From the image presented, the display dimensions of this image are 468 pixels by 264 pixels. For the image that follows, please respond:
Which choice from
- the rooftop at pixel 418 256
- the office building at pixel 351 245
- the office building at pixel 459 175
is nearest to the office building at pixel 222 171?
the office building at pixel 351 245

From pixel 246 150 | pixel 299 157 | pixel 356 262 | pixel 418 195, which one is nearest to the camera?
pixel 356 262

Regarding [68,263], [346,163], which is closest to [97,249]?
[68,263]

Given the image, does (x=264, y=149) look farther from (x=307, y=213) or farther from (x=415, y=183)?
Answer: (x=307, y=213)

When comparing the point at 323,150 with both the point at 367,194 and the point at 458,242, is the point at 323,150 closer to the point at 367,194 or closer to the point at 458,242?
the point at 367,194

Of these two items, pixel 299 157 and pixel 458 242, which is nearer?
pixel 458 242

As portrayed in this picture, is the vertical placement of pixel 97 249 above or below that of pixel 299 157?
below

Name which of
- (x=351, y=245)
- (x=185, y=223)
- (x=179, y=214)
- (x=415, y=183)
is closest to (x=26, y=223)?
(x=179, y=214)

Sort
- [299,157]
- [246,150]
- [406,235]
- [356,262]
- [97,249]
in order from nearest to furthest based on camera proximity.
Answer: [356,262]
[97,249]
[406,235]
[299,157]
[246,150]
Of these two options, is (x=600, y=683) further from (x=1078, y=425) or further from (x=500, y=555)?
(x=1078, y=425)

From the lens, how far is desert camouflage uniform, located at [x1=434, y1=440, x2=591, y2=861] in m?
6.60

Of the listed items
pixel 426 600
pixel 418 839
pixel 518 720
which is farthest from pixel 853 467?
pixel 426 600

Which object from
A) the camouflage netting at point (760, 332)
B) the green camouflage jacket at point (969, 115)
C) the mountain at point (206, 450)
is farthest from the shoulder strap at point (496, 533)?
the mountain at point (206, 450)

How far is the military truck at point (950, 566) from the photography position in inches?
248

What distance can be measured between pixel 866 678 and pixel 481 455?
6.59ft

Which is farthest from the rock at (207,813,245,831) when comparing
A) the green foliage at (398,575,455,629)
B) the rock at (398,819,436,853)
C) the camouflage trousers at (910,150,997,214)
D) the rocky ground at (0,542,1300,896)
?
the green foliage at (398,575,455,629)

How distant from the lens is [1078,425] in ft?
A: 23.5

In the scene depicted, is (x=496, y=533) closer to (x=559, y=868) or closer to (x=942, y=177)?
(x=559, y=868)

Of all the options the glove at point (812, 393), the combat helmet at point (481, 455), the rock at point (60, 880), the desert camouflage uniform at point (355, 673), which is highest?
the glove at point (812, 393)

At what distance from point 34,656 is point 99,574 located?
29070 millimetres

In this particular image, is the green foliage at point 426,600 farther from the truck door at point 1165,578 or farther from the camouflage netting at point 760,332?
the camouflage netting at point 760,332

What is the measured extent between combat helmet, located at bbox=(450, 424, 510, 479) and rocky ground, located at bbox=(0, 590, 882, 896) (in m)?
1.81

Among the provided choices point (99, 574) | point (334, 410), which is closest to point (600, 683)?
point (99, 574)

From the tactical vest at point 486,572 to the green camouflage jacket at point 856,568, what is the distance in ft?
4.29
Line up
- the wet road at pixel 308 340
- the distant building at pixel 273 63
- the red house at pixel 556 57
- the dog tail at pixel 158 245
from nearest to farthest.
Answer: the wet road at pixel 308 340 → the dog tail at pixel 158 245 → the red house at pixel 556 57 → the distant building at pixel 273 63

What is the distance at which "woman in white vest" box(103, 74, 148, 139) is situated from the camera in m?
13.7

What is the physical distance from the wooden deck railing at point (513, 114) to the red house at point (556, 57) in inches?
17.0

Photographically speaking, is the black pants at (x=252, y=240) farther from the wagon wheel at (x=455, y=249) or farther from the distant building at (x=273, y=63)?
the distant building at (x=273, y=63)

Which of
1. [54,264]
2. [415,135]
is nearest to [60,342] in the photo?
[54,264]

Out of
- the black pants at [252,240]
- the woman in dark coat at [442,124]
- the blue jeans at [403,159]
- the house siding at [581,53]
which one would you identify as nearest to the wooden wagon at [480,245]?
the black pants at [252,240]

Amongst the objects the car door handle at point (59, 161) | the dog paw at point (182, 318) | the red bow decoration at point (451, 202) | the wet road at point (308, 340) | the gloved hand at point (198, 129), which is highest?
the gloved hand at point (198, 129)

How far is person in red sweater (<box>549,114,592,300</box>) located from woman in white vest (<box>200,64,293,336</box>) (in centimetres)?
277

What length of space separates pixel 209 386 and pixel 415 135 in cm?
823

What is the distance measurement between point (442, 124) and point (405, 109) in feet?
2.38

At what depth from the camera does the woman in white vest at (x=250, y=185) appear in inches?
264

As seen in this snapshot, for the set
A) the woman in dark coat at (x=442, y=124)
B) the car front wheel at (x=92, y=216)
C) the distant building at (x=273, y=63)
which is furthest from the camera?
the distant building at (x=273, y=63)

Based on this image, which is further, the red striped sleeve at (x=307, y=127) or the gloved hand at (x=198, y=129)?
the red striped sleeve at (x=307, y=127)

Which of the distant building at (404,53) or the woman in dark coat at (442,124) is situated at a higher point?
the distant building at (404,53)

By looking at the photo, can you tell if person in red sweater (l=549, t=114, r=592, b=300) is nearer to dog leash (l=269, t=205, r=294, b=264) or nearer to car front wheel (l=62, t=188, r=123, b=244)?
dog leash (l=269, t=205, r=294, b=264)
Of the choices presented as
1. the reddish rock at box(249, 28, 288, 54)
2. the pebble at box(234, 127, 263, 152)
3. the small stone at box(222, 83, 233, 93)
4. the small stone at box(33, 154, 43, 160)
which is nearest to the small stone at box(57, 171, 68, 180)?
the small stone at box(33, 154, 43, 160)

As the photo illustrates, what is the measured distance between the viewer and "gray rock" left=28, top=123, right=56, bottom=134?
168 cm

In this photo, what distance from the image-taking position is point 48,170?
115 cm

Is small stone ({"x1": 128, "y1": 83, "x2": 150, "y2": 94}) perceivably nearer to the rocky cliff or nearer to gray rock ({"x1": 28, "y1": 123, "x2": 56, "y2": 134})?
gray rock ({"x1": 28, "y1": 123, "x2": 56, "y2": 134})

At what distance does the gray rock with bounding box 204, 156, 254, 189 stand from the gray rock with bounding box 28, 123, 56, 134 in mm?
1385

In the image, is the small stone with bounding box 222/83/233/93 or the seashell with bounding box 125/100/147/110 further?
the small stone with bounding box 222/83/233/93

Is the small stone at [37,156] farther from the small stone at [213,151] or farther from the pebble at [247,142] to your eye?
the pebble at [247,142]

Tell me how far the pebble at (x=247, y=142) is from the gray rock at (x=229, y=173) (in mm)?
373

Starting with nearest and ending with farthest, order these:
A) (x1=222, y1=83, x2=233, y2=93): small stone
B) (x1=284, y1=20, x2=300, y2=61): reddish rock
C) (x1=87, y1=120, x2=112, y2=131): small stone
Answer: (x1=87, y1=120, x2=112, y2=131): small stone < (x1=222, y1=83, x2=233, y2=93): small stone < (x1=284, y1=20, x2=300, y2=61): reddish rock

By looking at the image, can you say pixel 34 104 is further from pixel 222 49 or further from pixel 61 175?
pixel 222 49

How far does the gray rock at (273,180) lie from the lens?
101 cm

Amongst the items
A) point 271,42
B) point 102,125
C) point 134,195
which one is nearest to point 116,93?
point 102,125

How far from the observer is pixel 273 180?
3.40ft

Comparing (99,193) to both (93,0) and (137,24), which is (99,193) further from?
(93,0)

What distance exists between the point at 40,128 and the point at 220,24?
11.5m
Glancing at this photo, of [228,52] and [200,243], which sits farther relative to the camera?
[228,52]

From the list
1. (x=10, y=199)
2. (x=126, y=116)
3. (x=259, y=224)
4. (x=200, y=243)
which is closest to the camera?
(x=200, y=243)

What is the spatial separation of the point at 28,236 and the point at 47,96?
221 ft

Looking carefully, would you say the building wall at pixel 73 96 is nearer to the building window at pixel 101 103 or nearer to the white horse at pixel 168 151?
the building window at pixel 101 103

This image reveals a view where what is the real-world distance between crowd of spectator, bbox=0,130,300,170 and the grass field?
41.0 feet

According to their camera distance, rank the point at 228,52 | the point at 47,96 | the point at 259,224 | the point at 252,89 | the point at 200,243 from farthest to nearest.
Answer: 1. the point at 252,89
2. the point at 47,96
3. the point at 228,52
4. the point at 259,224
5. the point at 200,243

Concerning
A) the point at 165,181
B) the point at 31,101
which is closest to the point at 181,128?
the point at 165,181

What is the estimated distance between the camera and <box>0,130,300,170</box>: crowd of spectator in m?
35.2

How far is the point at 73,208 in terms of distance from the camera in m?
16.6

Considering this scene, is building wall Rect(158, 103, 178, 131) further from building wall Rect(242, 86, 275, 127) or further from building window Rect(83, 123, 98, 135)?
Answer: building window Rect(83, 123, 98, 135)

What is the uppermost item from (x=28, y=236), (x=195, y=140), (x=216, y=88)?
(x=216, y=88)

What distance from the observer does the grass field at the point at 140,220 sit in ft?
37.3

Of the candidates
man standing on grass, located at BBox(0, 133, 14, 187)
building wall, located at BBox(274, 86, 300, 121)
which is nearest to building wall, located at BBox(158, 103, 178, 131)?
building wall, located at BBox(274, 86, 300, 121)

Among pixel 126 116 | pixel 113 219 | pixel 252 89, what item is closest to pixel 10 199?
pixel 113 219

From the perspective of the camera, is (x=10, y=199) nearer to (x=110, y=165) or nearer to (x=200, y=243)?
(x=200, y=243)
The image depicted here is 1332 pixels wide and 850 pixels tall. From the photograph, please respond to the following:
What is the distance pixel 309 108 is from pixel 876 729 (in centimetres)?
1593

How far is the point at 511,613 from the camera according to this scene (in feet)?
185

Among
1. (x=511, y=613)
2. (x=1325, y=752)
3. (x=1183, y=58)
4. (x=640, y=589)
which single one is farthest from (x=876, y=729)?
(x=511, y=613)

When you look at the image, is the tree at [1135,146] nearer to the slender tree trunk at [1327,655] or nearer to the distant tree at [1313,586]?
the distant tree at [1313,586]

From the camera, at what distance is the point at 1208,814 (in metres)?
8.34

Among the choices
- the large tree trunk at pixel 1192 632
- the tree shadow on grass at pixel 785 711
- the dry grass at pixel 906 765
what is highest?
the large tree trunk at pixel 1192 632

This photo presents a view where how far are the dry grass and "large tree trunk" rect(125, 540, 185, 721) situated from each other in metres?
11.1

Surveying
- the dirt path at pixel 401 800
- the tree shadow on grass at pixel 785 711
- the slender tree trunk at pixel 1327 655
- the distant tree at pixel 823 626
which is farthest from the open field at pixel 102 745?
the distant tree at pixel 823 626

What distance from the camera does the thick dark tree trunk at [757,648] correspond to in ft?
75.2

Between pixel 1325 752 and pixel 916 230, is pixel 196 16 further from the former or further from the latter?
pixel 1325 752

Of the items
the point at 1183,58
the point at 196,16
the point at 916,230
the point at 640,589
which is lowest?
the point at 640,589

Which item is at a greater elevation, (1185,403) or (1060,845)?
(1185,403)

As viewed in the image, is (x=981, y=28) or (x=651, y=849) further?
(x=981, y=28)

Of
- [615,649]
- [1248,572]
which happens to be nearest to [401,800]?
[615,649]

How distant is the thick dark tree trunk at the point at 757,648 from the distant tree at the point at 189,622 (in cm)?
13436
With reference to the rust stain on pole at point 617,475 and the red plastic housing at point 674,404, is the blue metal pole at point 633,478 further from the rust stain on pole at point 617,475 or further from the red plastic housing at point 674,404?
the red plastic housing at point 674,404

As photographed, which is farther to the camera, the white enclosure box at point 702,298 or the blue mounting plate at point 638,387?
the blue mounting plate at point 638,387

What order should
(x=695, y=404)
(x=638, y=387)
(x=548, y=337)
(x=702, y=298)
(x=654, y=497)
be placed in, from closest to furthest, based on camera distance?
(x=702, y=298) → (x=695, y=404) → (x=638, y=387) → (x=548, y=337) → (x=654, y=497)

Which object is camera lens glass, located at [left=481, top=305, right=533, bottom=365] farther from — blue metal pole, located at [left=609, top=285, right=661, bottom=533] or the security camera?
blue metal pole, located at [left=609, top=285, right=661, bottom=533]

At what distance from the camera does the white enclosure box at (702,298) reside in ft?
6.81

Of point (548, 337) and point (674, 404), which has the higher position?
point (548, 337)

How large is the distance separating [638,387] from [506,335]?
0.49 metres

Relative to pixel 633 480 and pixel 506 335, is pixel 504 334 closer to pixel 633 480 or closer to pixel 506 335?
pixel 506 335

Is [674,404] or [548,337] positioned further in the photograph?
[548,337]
********
Reproduce verbatim the lines in the records from the line containing "According to their" up to and including the line containing "5. the point at 200,243".

According to their camera distance, rank the point at 228,52 | the point at 47,96 | the point at 259,224 | the point at 252,89 | the point at 200,243 from farthest to nearest.
Answer: 1. the point at 252,89
2. the point at 47,96
3. the point at 228,52
4. the point at 259,224
5. the point at 200,243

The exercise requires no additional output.